--- DOCUMENT PASSAGE ---

The core problem in my mind is trying to match the whole string, it would be simpler and more flexible to extract smaller patterns of data out of the string to build up the contained information such as browser, platform, and device name.

In this way, if it happened upon a new combination of features contained within the UA string, it could still make best effort to interpret it, giving it a level of resilience, and meaning the config doesn't have to be updated everytime a new device or browser version is released.

Introducing AgentZero

It was actually quite quick to get a really basic version of my UA parser working, by looking at some common UA strings, and matching the patterns within it, the software was able to extract quite detailed information.

Then the sprawl happened, it turns out there are quite a lot of browsers and platforms and devices and architectures! But this did not deter me, I got more organised with my config files that contained the patterns and started writing some unit tests to make sure the output was consistent.

I devised a first come first serve system, where the order of the captured patterns is significant. For example, the Edge browser uses Chrome's rendering engine, and always presents the Chrome string with version number. If it was the Chrome browser, this would be listed in the returned features, but because the Edge pattern appears first, this information is filled with the Edge information, when the Chrome string is matched, does not overwrite it.

--- PROVIDED RECORDS ---

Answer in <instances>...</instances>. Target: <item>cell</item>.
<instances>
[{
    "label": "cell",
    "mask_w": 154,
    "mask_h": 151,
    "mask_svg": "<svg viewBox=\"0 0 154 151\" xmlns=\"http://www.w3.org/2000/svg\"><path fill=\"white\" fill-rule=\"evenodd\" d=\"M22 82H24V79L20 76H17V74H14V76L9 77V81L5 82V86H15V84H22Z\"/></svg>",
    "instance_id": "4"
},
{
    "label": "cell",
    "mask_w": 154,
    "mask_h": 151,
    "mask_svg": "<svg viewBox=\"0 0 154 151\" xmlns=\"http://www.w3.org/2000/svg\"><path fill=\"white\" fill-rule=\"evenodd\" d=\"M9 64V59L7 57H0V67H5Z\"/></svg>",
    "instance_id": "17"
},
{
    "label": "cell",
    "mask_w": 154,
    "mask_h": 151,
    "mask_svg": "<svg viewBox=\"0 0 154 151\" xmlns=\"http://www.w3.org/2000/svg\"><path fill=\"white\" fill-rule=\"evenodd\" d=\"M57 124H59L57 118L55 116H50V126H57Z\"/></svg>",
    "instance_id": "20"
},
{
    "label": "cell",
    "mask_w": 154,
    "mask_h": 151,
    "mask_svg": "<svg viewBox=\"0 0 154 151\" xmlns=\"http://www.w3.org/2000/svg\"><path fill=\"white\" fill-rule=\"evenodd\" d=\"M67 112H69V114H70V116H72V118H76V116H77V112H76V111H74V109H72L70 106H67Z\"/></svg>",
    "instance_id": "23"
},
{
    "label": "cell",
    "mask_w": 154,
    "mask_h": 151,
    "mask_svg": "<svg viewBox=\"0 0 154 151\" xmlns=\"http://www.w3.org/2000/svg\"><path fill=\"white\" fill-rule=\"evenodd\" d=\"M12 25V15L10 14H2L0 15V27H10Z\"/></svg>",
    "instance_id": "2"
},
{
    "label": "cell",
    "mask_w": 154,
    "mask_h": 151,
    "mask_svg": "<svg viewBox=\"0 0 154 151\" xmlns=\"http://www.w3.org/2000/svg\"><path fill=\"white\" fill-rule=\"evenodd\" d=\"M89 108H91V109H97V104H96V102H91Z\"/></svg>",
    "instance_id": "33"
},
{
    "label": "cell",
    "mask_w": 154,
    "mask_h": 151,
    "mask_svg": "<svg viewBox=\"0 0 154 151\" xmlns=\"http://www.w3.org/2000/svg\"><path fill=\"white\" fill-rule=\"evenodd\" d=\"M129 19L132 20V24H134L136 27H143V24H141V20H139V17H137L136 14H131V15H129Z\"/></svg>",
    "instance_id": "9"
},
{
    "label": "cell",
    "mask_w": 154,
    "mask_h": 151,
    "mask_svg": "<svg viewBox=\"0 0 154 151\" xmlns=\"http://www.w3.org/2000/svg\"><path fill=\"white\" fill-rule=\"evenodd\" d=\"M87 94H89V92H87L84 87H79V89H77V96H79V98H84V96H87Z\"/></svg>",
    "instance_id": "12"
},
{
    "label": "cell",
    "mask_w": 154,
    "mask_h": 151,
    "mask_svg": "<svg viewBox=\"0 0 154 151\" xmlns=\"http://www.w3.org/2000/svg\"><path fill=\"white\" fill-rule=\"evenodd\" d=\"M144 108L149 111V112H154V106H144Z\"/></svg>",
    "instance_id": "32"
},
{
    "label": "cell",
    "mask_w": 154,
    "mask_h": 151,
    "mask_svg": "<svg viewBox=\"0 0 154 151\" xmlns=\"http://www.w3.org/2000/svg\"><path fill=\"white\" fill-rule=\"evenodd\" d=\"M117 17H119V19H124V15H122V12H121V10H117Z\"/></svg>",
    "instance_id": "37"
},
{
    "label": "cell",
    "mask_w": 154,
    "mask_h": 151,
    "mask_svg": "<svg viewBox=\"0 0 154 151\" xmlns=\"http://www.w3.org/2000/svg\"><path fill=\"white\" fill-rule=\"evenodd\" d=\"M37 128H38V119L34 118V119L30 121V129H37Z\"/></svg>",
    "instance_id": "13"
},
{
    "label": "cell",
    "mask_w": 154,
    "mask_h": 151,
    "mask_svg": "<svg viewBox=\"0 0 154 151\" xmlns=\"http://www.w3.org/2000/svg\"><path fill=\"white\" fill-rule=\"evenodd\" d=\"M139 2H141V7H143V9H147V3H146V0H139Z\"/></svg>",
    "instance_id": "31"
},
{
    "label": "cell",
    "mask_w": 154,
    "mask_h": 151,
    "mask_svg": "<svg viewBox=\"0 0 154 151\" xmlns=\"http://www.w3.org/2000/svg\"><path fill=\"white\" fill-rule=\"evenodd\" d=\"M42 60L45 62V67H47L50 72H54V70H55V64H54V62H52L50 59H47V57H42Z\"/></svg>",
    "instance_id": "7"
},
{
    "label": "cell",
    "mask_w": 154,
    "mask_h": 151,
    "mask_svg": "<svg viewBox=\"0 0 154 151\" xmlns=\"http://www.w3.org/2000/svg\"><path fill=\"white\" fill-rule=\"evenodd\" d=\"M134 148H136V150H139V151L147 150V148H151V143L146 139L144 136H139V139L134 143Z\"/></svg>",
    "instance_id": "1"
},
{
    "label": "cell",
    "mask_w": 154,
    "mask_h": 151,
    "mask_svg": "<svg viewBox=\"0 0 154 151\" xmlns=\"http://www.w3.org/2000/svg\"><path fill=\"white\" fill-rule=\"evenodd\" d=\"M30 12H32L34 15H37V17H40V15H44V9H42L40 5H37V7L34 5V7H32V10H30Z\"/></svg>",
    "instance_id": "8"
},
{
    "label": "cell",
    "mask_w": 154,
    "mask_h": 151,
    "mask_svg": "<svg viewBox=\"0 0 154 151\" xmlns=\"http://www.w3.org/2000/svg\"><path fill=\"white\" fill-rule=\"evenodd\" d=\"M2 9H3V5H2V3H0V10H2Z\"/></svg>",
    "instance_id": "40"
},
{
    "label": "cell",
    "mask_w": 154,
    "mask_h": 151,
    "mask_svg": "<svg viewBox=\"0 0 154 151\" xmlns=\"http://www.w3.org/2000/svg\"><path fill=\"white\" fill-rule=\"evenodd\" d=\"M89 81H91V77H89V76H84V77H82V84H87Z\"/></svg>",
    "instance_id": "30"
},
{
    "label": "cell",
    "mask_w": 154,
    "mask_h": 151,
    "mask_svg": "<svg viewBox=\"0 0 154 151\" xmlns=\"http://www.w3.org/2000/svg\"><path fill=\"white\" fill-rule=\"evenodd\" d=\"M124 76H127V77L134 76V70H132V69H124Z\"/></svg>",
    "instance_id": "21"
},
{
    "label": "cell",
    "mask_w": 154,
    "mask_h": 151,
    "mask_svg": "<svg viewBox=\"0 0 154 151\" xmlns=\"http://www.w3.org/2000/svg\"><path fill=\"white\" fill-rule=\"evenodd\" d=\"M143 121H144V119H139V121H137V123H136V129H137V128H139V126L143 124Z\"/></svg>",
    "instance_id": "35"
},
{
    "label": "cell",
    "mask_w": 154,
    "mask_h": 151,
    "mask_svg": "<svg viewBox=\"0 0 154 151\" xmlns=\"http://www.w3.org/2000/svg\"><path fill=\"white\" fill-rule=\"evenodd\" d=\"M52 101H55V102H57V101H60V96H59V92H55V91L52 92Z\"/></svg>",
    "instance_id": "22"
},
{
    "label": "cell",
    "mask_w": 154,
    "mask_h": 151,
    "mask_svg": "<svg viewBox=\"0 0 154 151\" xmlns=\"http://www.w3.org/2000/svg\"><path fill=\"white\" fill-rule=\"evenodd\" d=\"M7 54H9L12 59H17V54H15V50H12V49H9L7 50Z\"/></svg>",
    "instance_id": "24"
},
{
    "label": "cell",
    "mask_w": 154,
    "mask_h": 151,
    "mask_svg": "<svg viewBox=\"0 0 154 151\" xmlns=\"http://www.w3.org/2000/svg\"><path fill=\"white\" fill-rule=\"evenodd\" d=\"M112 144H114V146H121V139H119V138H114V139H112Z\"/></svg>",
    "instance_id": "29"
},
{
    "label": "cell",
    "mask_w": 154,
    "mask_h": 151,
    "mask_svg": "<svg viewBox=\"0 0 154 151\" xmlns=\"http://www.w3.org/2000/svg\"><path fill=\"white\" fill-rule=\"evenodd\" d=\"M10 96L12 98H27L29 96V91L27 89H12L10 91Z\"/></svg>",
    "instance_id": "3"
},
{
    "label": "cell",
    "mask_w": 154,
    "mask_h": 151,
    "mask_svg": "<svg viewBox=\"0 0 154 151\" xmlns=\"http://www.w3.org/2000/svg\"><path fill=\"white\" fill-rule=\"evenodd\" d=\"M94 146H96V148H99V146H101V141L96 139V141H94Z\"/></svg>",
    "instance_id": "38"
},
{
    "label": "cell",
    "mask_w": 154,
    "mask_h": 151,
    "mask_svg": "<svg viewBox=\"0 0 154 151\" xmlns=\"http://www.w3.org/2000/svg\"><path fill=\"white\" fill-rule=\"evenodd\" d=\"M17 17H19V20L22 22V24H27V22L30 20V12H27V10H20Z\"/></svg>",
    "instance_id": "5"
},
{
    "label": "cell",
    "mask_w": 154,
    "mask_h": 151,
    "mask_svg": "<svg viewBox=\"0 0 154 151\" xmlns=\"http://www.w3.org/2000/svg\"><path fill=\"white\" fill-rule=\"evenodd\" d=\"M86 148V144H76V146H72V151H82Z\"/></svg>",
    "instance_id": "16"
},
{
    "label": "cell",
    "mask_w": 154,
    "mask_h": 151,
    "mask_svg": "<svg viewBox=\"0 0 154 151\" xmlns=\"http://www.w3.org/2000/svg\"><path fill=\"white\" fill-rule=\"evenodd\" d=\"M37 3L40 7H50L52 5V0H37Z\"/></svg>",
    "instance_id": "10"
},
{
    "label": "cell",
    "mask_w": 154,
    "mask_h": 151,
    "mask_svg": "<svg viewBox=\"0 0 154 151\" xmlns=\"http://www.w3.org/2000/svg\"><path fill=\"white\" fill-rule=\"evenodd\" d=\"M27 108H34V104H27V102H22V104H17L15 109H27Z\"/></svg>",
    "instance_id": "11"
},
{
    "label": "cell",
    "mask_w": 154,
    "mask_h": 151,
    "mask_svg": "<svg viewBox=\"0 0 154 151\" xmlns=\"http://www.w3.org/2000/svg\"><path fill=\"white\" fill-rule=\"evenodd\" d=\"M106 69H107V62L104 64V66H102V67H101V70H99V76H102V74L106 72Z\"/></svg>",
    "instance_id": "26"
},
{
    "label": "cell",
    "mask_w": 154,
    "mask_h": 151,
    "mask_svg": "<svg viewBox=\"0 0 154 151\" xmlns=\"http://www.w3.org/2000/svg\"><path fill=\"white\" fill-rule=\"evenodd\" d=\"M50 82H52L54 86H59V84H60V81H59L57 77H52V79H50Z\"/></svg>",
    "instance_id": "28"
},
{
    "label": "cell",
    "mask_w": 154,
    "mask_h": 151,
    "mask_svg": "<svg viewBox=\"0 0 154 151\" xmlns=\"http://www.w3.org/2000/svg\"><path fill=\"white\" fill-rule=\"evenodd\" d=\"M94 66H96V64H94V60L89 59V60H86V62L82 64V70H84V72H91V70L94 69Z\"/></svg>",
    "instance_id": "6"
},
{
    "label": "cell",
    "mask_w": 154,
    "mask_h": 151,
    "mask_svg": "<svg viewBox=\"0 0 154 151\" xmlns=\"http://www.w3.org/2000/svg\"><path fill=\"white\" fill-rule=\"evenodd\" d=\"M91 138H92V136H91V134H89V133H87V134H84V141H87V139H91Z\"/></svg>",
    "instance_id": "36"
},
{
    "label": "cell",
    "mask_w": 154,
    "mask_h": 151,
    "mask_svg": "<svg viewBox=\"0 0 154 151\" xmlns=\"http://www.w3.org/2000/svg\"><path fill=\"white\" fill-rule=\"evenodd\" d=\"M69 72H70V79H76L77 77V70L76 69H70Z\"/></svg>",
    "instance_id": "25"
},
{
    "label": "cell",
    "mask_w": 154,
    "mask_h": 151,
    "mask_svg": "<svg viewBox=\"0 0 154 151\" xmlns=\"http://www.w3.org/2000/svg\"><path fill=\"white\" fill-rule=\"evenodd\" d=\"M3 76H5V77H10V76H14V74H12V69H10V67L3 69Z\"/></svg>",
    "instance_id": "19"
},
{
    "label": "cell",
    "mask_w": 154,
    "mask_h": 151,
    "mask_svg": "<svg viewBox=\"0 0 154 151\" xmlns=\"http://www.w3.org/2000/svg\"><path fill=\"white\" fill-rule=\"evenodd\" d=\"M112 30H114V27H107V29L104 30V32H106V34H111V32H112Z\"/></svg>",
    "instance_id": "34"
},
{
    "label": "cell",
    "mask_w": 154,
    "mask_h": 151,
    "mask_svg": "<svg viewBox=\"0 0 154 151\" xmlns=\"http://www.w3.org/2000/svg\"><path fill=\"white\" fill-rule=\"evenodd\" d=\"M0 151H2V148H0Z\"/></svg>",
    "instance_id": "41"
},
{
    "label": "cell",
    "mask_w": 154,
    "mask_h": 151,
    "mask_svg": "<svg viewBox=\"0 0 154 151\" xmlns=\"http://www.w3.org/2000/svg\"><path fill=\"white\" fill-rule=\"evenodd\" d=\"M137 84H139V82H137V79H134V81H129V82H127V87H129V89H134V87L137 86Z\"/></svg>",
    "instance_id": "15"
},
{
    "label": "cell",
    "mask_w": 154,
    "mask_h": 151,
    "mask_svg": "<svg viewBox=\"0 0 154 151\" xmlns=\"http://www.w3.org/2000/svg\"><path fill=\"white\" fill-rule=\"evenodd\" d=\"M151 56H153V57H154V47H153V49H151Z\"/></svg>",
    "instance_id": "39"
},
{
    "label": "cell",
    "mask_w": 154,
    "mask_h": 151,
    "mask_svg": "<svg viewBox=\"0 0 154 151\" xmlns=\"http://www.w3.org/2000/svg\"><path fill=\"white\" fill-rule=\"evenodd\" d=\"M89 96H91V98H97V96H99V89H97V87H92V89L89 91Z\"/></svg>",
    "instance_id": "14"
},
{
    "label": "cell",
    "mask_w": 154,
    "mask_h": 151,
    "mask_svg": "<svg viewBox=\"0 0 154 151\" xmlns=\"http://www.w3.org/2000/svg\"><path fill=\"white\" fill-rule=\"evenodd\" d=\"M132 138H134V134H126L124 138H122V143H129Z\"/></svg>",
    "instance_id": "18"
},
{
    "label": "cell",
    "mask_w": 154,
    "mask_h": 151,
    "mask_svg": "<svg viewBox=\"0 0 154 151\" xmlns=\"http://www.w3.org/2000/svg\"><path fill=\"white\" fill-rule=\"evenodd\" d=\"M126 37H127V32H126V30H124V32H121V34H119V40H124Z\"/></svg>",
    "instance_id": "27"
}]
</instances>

---

◆ WORK TASK 1
Answer these questions about the AgentZero passage:
(a) What config benefit does the passage give for extracting smaller patterns instead of matching the whole string?
(b) What did the writer start writing to keep the output consistent?
(c) What does the Edge browser always present?
◆ WORK TASK 2
Write the next part of the AgentZero passage, picking up after its final sentence.

◆ RESULT 1
(a) The config doesn't have to be updated every time a new device or browser version is released.
(b) Unit tests.
(c) The Chrome string with version number.

◆ RESULT 2
This allows each matched pattern to fill in the blanks as features are matched, even if there is cross over, providing the most significant information first, and falling back into more common patterns.

AgentZero Performance

There are currently around 360 strings that can be matched in order to extract the information from a UA string, and this will likely increase in the future as more devices, apps, and browsers are supported.

Currently on my laptop the information can be extracted in around 0.03s on average, which is a big leap in performance compared to the get_browser() function, whilst also providing more granular information.

This difference in performance is in the design of the program architecture, by looking for simple string features, regular expressions are avoided, and less strings need to be compared as each feature is matched, not every possible full UA string.

Indeed the only regular expression used is to tokenise the UA string, everything else is matched with string functions.

Ensuring Consistency and Correctness

Firstly, UA strings are tricky, some give lots of information, and others hardly any. My library is designed to extract a core set of information, not every possible detail that is presented in the string, even so it is quite comprehensive.

In order to prove it works consistently over a broad range of UA strings, I created a test suite for it with PHPUnit. The test suite is broken down into feature categories and then there are test methods for each feature with a couple of example UA strings to test against.

All the result data is tested against, providing a lot of cross-over with each suite. All in all there are nearly 400 user agent strings in the test suite providing good coverage across all the target platforms, browsers, devices, crawlers etc.

Next Steps

There is still a bit more work to do to test the performance of AgentZero in the wild, I have already started integrating it into my server logs software, and upgraded the user agent database to take the extra information, whilst also using it to identify UA strings that didn't get matched fully.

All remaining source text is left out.